WHAT YOU NEED TO DO ::
Write out the listing below from the line containing "site APN_S3_K062, 3-frame burst." to its last line, unaltered, ends included.

PROVIDED RECORDS ::
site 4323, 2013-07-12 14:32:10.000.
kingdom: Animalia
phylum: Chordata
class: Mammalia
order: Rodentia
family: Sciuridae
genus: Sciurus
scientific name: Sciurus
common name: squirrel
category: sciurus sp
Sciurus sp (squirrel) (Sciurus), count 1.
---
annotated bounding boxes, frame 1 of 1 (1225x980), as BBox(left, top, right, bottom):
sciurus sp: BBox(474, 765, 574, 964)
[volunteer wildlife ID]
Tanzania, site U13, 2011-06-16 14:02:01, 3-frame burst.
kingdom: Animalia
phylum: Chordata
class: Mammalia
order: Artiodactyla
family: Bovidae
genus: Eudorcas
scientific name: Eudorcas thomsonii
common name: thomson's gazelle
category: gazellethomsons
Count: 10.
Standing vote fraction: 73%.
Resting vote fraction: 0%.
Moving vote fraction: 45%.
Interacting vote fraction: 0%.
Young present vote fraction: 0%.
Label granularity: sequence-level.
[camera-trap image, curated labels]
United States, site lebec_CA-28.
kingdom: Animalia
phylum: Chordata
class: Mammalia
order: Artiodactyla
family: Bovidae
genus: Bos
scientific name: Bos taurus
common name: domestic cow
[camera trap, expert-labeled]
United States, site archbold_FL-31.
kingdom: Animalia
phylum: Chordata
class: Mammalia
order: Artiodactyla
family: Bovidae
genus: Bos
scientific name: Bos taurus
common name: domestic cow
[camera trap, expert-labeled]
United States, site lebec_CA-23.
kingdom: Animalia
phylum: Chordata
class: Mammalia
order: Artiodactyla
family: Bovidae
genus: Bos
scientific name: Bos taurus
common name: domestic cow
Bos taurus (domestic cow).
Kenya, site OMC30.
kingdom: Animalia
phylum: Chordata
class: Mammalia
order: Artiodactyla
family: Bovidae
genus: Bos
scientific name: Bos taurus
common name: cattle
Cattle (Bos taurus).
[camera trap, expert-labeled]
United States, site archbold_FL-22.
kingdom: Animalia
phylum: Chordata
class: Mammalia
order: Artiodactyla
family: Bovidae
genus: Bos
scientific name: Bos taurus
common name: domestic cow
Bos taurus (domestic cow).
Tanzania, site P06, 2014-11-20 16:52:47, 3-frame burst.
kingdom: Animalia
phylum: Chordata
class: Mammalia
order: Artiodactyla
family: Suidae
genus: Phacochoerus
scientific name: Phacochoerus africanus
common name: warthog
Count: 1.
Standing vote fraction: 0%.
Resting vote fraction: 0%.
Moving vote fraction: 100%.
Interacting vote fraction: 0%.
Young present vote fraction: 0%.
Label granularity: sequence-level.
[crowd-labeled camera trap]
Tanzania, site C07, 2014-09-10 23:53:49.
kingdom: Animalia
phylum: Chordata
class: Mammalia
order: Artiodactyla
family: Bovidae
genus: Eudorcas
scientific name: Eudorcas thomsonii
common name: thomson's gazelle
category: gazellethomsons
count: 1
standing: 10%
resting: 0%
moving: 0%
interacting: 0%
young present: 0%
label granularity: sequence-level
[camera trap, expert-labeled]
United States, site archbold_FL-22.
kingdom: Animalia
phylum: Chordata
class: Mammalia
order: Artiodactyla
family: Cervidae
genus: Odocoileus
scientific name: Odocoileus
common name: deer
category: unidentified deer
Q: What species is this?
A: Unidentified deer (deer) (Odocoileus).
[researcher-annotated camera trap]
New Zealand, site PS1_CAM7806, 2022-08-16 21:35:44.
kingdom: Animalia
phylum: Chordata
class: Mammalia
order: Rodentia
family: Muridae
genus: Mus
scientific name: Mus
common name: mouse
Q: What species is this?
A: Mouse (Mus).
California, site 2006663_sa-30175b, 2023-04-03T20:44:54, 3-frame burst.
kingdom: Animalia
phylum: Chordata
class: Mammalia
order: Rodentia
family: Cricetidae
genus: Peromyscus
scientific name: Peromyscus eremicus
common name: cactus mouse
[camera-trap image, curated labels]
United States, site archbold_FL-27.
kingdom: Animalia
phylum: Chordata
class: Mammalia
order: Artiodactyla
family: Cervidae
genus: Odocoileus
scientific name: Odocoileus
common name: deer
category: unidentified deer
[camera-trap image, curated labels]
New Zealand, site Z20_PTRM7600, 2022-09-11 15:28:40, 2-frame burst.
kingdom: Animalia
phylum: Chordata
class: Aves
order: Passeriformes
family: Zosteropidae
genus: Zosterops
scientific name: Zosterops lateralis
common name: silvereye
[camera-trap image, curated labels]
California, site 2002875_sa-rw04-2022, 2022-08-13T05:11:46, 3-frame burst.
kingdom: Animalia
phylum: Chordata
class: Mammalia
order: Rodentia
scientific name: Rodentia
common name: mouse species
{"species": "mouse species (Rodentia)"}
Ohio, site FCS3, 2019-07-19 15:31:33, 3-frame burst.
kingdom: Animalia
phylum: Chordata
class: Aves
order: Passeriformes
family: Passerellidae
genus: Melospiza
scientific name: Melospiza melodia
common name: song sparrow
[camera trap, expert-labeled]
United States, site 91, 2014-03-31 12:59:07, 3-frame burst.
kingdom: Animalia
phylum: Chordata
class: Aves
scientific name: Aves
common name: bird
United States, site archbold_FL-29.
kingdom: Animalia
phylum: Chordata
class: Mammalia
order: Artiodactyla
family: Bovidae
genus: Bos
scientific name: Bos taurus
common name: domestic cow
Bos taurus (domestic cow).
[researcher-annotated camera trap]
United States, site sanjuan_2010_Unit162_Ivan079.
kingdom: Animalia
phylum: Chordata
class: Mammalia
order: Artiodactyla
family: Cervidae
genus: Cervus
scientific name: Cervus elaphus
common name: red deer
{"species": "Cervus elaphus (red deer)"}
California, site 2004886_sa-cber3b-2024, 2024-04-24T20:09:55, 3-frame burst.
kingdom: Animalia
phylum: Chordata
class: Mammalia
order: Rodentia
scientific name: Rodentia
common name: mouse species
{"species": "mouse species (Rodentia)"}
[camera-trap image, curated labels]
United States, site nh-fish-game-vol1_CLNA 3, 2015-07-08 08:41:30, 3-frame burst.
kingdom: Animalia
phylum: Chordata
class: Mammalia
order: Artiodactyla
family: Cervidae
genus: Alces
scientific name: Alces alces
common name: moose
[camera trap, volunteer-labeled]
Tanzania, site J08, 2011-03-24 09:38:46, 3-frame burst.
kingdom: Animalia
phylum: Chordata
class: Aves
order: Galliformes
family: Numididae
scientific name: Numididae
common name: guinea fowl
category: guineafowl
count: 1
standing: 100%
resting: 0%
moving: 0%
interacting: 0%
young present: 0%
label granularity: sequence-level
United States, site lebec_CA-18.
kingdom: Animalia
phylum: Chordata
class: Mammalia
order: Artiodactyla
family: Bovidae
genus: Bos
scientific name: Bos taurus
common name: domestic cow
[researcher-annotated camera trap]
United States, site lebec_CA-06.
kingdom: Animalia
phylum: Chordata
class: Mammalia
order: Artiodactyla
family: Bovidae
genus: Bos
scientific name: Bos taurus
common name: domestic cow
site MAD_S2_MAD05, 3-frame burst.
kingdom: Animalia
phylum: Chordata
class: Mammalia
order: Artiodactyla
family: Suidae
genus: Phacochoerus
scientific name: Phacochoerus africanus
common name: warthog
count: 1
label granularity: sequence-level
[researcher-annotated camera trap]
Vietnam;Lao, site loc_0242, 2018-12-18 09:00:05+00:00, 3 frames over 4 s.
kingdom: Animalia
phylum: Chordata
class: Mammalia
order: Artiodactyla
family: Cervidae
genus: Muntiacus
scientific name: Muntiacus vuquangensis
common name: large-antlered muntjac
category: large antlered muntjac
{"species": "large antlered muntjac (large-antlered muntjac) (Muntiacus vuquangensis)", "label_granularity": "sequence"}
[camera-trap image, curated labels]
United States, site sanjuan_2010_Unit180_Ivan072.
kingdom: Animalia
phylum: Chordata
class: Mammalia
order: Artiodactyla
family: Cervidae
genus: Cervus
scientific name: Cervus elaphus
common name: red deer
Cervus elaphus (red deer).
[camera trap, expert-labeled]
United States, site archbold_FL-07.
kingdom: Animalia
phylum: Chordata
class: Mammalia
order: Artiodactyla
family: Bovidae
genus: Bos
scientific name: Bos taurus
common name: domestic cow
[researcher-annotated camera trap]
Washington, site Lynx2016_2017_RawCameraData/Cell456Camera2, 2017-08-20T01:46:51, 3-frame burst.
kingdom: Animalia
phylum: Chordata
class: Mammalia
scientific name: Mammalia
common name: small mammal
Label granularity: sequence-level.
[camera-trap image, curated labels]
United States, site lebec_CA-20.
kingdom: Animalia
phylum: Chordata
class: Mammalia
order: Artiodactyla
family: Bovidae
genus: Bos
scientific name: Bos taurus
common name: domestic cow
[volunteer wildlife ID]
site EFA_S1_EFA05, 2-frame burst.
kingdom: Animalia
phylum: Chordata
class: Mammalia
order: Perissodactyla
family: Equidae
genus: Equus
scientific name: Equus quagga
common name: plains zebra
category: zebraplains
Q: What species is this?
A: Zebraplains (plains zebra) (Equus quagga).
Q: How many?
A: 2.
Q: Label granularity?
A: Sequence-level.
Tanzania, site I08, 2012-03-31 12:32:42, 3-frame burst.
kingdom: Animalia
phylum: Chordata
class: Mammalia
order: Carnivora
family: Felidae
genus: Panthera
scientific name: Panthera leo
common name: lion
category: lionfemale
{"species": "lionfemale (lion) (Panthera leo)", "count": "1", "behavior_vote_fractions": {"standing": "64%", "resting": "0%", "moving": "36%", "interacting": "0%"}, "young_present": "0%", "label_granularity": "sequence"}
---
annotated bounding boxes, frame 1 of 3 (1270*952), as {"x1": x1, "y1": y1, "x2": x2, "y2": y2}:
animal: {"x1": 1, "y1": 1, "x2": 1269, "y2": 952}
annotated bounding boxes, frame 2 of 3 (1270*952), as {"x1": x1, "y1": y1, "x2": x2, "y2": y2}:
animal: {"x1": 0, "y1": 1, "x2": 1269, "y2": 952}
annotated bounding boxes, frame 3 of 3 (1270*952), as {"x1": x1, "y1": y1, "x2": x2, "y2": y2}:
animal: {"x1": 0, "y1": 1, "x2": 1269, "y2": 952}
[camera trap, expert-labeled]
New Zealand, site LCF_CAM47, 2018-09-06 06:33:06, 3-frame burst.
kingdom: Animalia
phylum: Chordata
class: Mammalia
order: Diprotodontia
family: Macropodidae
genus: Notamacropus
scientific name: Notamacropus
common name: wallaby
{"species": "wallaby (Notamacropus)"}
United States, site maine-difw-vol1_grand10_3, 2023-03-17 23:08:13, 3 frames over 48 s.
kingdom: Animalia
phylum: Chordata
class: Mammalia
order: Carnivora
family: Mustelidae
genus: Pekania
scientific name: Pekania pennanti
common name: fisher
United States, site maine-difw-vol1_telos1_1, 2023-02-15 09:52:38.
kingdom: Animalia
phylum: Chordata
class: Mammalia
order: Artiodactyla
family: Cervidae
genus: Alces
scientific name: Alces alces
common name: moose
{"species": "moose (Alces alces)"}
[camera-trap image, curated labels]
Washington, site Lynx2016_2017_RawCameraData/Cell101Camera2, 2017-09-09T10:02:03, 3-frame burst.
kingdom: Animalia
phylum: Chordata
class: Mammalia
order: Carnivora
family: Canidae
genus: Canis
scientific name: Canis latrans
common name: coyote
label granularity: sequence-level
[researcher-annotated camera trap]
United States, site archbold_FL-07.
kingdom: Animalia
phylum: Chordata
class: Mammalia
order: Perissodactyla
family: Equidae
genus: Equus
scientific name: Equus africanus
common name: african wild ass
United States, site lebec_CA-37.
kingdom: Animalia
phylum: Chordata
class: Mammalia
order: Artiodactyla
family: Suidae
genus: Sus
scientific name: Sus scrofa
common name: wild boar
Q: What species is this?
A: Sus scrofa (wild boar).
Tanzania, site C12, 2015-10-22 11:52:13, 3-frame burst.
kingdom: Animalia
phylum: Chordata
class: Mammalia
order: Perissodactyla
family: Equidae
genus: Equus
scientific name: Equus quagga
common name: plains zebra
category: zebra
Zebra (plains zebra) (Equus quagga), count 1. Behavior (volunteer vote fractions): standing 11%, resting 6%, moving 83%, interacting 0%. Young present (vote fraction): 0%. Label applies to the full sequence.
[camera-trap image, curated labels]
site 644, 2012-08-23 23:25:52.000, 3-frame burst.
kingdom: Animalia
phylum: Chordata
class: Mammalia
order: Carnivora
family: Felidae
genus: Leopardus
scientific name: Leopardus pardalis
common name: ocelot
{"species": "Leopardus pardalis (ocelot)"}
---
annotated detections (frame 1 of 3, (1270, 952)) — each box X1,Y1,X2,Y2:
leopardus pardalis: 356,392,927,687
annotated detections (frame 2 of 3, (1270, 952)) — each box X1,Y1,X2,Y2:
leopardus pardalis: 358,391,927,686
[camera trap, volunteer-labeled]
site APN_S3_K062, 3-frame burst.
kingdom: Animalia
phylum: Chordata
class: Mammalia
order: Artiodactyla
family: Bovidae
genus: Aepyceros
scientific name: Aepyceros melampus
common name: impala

OUTPUT ::
site APN_S3_K062, 3-frame burst.
kingdom: Animalia
phylum: Chordata
class: Mammalia
order: Artiodactyla
family: Bovidae
genus: Aepyceros
scientific name: Aepyceros melampus
common name: impala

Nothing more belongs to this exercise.